All of this underscores the necessity for the promulgation of standards. This has led Governor Cuomo to propose legislation for the creation of a Forensic Science Review Panel in the Division of Criminal Justice Services that would develop minimum standards and regulations for accrediting laboratories to analyze DNA specimens.

Respondent’s strongest argument for excluding the direction for DNA testing was predicated on a May 30, 1990 letter from Peter J. Millock, Esq., General Counsel of the New York State Department of Health (DOH) which stated that DOH had not approved any laboratory to perform DNA testing.

This letter formed the basis for the decision of Judge Abrams in Brielmeier v Moloney (NYLJ, Dec. 21, 1990, at 26, col 1 [Fam Ct, Suffolk County]) which countermanded a direction for DNA testing.

Since the events delineated above had occurred subsequent to Brielmeier v Moloney (supra), the court sua sponte contacted DOH to ascertain whether the May 30, 1990 position represented current policy.

I was informed that the policy was under review, and on June 30, 1992 I was provided with a copy of a June 29, 1992 communication from Mr. Millock indicating that DOH had initiated the development of laboratory review standards for DNA testing with the possibility of approving a limited number of laboratories prior to the end of 1992.

It went on to state: "Consequently, notwithstanding the cases cited in your letter, the Department of Health takes the position that the admission of DNA test results from a laboratory approved by the Department to perform 'paternity tests’ is inappropriate unless the Court conducts an independent examination of the techniques employed in the laboratory, the comparison population base utilized for statistical purposes and the educational and experiential background or the person performing the analysis.”

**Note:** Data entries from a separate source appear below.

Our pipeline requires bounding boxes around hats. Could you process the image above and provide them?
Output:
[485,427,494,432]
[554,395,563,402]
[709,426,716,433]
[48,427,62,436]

In light of these recent developments, respondent’s position is untenable and the court adheres to its original order.

Since the admissibility of the DNA test results must abide the completion of the court’s independent examination, the test results must necessarily be furnished to the court.

*462The court must take umbrage at the respondent’s counsel suggestion that the court would be unable to compartmentalize its function as trier of fact, from that of arbiter of the law with respect to being privy to the DNA test results. Such an exercise is inextricably intertwined with the court’s operation and occurs frequently in a variety of contexts.